A woman was convicted of manslaughter after her seven-year-old son died alone in Birmingham and “gasping for air” in a garden after suffering an asthma attack.
Laura Heath “gives priority to her heroin and crack cocaine addiction”, which led to the neglect of Hakim Hussein, who died in the Nechels area of the city on November 26, 2017.
During the trial in Coventry Crown Court, jurors were shown an image depicting Heath reconfiguring one of Hakim’s inhalers as a crack pipe. The 40-year-old man was convicted of manslaughter on Friday after admitting four counts of child abuse before the trial, including failing to provide proper medical supervision and exposing Hakim to class A drugs.
During the trial, it turned out that Birmingham social services knew about Hakim and that at a conference to protect the child two days before his fatal collapse, a school nurse told the meeting that “he could die over the weekend.”

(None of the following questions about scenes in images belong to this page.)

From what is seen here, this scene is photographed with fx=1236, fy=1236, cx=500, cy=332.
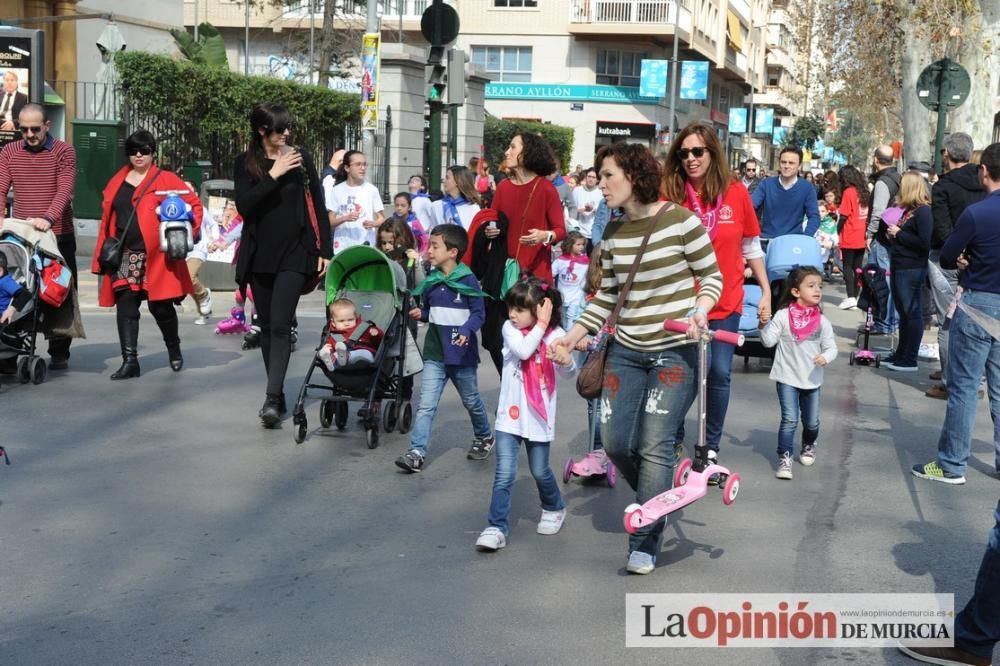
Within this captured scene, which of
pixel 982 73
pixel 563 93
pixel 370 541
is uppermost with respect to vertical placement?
pixel 563 93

Social workers voted at the conference to act in Hakim’s favor, and it was agreed that the family’s social worker would speak to Heath on Monday, but the boy was dead at the time.
A serious review of Hakim and his mother’s contact agencies is expected to be published within weeks of his death.
Hakim died at a friend’s house, where his mother was staying, after going out at night in the fresh air, wearing only a top and bottom of pajamas in almost sub-zero temperatures.
The defendant, who went to bed after smoking heroin, said her son usually woke her up at night when he was struggling to breathe. His body was found the next morning and there was no sign of the asthma medication with him.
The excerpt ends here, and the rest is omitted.